Something else I never leave the ground without is my Garmin GDL-39. I’ve talked before about the wealth of information that you can gain by using the FIS-B service that’s available, and I know for a fact that it has enabled me to take safer flights and be more confident with my ability to identify potential weather issues before they become emergencies. In my opinion the iPad, Garmin Pilot, and the GDL-39 is the minimum that any cross country pilot should be flying with these days.
Despite all of that technology I still keep a good old fashioned kneeboard in the bag, complete with a pad of graph paper and a backup emergency checklist for the kind of airplane I usually fly. I prefer graph paper because I find it easier to plot flights and use, especially if you’re mapping out a search pattern before a flight.
The last thing that is in my flight bag is the one thing no pilot can leave the ground without: documentation.
County Comm used to have a product called a “PadFolio” that allows you to keep a standard size pad of paper and other documentation inside. The outside of the product has a velcro patch to stick whatever IDs you want on the front, and a front pocket that’s perfect for keeping your logbook.
On the inside is the eponymous pad (again, graph paper) and some manila folders organizing all of the important documents that I would need for (or after) a flight. From a copy of my renter’s insurance policy to some spare aircraft registration forms (hey, a man can dream!) I’ve got a print-out of everything. I also have a digital copy of everything including my logbook in case they perish in a fiery crash, but just in case the flight school wants to see a copy I already have them on hand.
Sticking out of the side pocket I have my emergency radio, a Yeasu FTA-550 air band handheld. I’ve actually found having this really useful, not only can you tune into the ATIS frequency and pick up the latest information before cranking the engine (heck, you can even pick up your clearance if you’re feeling proactive!) but in case your in-panel radio dies you’ve got a backup. I’ve only had to use this emergency functionality once, but it’s more than enough to make the investment well worth it.

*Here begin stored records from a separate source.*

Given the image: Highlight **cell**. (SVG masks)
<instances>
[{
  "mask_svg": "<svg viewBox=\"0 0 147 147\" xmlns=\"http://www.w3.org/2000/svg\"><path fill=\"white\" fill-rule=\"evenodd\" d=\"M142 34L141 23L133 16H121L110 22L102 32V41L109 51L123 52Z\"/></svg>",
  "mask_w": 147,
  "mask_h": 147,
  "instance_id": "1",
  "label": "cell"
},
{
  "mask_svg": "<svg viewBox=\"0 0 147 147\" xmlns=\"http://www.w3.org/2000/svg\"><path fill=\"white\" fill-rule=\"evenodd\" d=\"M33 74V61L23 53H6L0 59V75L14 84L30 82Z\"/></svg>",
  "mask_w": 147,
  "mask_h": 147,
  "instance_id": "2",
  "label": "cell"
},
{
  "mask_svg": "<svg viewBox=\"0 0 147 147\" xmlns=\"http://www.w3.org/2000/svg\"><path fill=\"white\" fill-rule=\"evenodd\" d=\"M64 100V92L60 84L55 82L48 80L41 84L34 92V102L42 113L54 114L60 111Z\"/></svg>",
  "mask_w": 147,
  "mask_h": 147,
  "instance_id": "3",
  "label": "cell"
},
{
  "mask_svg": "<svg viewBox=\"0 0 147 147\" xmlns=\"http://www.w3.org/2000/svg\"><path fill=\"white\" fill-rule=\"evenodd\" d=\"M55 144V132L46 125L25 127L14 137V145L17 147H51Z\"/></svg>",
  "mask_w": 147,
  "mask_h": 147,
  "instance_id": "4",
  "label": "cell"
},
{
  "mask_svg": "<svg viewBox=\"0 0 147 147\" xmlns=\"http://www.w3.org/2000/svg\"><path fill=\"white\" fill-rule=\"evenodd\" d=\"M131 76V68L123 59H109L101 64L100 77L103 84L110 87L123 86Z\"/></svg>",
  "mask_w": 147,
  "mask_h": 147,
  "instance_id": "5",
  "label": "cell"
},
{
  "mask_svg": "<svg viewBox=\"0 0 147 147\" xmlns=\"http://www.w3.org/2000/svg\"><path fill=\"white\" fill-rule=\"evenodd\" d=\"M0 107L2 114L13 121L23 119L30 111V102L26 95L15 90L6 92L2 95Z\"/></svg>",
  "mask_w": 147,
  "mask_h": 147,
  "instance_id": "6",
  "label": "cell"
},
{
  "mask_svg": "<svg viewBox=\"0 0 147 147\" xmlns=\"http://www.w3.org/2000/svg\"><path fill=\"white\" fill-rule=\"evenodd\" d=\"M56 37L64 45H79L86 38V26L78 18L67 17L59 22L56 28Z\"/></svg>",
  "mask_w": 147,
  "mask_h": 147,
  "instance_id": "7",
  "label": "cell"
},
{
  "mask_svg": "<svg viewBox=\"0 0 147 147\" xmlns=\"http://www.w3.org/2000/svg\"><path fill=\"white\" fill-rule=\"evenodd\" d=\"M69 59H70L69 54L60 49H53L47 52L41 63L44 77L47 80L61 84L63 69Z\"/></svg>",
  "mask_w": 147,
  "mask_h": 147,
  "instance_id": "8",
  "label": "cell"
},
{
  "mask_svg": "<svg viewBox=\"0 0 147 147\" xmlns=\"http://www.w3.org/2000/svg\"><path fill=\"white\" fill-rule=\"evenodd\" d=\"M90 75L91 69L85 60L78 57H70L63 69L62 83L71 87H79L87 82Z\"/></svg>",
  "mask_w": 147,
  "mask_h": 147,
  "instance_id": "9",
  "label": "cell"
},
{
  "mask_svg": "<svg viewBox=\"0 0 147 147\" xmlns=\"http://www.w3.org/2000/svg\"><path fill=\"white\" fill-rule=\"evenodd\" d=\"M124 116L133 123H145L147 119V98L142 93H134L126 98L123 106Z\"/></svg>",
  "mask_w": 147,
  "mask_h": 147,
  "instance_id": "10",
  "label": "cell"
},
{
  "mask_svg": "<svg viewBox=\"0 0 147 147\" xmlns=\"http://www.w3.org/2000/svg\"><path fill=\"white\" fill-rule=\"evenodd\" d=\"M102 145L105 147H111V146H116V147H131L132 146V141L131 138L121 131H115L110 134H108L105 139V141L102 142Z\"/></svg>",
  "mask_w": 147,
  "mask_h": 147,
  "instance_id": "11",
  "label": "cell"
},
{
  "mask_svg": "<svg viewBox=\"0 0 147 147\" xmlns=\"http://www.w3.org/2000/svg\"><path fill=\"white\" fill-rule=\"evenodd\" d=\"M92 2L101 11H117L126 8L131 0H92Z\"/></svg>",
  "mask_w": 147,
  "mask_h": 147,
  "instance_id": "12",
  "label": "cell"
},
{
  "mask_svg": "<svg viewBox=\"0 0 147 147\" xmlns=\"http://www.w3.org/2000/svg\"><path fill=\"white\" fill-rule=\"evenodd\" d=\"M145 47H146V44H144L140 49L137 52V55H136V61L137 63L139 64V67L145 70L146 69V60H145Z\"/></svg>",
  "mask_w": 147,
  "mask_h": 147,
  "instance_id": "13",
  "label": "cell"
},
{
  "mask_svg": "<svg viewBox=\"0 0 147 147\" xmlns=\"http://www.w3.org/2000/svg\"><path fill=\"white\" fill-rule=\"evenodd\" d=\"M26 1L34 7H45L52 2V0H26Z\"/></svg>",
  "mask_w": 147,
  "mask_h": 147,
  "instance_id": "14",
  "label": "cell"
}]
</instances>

The last thing in my bag are the least used items: an E6B flight computer and a plotter. Sure, my iPad does literally everything that these two items do so much better, but on the off-chance that I’m asked to do some manual flight planning at my biennial flight review I just leave them in the back pocket. To me the knowledge that I’ll have them if I need them is worth whatever small weight cost they pose.
Things I’ve Ditched
Since the first article I’ve gotten rid of a couple things.
- Emergency Medical Kit: Sure, on longer flights I’ll put it back in the bag. But the airplanes I usually rent already have a sufficient emergency kit in the back of the airplane and it seems like a waste of space.

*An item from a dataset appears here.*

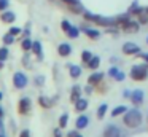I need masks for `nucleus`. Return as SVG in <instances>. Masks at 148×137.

- David Clark Headset: To be fair I’ve swapped it for the in-ear QT Halo, but the larger cans are just plain uncomfortable for long periods of time and not worth the weight and space.
- MyGoFlight Tablet Mount: I’ve moved from a windshield mounted solution to a kneeboard mount for my iPad. Some of this has to do with the fact that the airplanes I usually fly have a serviceable GPS installed that I know how to program so I don’t need the constant navigation help. Some is also because I found out that keeping the iPad on the windshield lets it heat up way quicker in the Texas heat than otherwise. It’s also easier to write on with my finger.